Ruby gem for geoencoding IATI activities based on their description.
This module parses a body of unstructured text, pulls out all city and region names, and geo-encodes them.
require 'text_geocoder'
contents = File.open("myIATI.xml", "rb").read
# returns json
puts TextGeocoder::geocode(contents, format: :json)
# returns ruby array
puts TextGeocoder::geocode(contents)
geocode(contents, options={})
contents: IATI xml string.
options:
- format: json # otherwise returns ruby object.
json array of IATI uids, array of gps co-ords, and a level of precision
[
{
uid: project id
positions: {
[{
location: CapitalWord | CountryName
lat: 45.2323
lng: 34.5346,
address: “”
},...
]
}
precision: country | none | region-or-city
},...
]
- Read the project description and country code.
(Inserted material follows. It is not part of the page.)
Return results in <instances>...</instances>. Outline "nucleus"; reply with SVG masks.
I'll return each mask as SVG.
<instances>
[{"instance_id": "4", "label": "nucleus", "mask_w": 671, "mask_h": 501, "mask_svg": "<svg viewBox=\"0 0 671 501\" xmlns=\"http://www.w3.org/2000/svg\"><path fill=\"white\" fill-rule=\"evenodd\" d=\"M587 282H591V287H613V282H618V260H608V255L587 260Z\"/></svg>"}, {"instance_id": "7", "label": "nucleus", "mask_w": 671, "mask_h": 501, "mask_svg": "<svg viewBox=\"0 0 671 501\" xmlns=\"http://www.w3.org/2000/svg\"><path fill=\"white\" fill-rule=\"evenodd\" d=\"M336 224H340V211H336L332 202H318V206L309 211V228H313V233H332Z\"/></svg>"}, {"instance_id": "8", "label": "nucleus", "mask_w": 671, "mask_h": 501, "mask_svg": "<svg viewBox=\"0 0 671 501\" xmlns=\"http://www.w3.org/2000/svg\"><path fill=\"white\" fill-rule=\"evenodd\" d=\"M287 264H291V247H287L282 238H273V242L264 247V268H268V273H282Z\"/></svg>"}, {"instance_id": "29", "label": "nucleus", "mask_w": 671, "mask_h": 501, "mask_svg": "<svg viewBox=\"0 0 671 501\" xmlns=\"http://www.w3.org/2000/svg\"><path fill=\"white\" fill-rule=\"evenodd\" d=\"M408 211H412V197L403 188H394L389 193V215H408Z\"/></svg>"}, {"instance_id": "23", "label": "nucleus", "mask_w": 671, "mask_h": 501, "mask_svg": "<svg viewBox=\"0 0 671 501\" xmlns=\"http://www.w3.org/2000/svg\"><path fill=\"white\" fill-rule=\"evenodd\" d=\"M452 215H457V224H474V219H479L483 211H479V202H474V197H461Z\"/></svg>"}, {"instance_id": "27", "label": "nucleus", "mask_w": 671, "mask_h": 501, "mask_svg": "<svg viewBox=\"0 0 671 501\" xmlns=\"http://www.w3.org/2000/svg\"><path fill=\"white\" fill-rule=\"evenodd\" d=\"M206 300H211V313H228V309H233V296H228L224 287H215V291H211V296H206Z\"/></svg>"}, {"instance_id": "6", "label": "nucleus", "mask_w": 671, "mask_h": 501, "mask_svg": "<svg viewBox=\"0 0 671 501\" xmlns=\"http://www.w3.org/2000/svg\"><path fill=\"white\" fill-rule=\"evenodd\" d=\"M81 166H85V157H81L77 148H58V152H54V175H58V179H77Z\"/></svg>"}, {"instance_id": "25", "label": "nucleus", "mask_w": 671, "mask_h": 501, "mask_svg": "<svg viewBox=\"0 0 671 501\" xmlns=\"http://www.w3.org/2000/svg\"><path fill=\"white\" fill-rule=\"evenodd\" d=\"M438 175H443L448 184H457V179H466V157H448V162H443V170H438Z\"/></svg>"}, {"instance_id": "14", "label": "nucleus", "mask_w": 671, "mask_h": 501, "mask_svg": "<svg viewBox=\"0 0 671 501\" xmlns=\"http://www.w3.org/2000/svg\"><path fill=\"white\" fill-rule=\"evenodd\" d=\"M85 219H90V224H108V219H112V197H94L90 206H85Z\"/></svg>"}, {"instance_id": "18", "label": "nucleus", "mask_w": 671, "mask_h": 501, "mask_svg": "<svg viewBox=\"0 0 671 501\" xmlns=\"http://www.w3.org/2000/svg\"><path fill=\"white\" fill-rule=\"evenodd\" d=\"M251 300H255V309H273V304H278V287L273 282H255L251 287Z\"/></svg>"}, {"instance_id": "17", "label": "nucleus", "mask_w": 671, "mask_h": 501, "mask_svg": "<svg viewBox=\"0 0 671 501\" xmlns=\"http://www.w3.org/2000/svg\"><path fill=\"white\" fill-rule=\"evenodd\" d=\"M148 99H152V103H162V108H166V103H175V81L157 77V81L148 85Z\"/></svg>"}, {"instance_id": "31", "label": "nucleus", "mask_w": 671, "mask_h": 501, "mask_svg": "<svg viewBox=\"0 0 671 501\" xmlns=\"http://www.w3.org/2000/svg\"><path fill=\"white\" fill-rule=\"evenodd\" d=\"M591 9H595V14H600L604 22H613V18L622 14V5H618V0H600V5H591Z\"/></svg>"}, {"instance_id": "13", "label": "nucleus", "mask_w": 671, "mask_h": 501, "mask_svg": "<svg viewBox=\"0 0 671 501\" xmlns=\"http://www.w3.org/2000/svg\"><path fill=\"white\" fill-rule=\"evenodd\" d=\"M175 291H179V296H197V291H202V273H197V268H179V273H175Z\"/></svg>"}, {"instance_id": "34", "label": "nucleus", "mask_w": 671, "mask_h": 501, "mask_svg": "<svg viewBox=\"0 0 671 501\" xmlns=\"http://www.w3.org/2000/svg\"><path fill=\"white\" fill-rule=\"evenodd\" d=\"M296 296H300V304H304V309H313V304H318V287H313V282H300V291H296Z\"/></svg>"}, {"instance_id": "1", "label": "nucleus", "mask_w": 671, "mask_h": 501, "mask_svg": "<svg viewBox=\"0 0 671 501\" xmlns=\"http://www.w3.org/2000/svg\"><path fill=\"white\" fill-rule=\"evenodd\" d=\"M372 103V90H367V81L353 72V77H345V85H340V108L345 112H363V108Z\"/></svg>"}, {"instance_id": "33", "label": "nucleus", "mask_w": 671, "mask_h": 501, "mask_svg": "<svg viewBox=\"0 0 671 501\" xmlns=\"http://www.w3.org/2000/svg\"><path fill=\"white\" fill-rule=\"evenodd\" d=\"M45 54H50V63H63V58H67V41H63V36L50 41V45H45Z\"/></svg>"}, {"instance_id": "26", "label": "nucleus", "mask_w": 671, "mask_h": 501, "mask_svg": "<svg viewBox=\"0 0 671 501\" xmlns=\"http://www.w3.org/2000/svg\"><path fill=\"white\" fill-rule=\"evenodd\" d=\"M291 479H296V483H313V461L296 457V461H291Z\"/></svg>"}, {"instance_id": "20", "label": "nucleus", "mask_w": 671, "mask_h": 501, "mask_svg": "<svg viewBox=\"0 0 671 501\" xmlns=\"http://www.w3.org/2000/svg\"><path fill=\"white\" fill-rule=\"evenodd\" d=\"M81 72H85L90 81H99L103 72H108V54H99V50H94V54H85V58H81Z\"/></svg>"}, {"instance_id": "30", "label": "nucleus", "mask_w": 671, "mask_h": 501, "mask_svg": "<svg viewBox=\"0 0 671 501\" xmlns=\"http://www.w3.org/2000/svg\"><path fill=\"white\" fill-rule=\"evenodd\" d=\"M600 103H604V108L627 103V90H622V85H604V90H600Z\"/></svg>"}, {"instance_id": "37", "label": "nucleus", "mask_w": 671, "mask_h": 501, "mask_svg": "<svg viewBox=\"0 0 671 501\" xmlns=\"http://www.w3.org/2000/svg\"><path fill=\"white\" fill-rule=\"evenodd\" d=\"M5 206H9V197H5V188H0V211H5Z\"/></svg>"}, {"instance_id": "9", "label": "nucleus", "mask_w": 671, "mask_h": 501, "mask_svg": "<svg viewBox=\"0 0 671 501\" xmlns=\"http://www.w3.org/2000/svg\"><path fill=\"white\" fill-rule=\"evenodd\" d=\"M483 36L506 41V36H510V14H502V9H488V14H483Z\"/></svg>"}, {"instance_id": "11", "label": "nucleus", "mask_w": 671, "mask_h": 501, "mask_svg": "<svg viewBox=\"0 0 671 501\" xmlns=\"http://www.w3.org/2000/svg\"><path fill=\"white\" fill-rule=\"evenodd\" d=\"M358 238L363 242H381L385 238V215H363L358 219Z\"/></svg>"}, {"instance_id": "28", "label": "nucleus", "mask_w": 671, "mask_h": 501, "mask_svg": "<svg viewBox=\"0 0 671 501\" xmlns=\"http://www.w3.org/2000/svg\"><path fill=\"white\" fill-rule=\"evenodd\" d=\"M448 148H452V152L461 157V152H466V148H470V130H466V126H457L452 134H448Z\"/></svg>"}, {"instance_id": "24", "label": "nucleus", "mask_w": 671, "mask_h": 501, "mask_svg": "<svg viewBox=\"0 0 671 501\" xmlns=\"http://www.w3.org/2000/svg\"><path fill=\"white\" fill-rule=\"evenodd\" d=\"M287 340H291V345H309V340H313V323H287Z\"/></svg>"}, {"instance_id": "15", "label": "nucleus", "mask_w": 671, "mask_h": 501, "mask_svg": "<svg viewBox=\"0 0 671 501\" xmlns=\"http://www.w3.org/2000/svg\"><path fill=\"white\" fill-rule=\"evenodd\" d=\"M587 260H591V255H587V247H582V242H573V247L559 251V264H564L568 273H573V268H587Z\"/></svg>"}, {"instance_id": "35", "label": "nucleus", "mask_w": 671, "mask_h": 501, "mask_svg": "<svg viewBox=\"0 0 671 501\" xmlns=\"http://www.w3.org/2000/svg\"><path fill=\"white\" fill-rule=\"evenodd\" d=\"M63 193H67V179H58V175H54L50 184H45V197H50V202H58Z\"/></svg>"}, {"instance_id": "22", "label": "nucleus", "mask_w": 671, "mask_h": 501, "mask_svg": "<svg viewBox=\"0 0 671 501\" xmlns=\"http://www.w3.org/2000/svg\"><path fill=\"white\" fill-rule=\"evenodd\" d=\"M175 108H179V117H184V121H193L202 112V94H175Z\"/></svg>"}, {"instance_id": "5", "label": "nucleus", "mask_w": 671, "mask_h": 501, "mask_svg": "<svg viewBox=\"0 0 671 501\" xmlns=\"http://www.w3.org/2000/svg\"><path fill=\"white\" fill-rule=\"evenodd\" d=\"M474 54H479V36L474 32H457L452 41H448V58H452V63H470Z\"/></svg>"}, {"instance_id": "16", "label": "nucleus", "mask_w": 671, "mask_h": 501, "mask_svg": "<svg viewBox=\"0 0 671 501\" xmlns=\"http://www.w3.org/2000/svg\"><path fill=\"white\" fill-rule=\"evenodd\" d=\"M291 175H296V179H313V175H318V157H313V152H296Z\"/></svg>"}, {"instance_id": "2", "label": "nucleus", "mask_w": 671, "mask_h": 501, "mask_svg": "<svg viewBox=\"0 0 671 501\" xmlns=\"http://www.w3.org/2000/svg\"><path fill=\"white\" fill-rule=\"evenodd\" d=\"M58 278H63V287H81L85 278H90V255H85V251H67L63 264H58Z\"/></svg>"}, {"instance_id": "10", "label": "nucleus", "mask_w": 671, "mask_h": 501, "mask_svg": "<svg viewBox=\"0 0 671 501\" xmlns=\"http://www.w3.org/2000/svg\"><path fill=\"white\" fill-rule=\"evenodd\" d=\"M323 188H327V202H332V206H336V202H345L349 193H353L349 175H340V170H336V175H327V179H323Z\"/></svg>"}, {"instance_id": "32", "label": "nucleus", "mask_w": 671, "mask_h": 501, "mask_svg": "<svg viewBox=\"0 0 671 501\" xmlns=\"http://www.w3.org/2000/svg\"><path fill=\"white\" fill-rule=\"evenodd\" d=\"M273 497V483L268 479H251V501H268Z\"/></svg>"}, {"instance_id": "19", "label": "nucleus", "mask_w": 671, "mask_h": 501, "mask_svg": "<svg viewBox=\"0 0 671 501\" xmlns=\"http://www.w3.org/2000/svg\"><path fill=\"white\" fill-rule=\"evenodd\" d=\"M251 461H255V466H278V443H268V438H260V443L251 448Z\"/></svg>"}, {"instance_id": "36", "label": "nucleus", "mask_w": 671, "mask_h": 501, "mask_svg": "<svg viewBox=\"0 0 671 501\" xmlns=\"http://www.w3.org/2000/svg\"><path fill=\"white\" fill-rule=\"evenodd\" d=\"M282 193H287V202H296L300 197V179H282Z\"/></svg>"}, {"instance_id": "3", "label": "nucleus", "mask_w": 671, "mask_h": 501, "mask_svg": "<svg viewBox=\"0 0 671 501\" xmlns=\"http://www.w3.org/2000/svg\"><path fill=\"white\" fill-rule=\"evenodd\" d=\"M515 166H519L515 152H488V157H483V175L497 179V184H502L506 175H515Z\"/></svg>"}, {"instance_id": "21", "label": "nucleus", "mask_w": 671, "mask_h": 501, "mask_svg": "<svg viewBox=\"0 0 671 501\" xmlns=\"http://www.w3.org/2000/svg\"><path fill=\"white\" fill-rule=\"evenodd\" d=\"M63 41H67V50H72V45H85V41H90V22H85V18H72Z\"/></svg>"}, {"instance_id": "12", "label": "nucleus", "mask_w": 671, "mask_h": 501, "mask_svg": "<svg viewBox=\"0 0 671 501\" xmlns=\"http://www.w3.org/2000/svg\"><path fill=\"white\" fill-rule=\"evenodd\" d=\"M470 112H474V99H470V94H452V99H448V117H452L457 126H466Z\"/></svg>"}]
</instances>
- Pull out all of the capital letter words from the description.
- Ignore words that are all capital letters, these are just acronyms.
- Try to keep hyphenated words together and groups of capital letter words. (Saint-Joseph or Addis Abbaba)
- Compare these words to a white list of cities and regions of the world, courtesy of GeoNames.org
- Take our remaining list and pass them to Google to be geocoded.
- Throw out any geocoded results that aren’t in the parent country or don’t contain the keyword we sent in.
- If we only have a single successful result we can be confident this is where the project is. If we have multiple results we can’t be too sure, return an array of results, if no results are found fall back to the country’s co-ordinates.
- Return a json object with the original unique id, and gps co-ordinates.
David Rust-Smith, Paulo, Berk, Phil
- Currently the total count of # countries, #not found, and # city region is appended as last element of array. Should instead be outside fo the array.
- Return amd1 or amd2 precision info.
- Some code was lost during last second revert for our pitch. Try to find and carry it back over.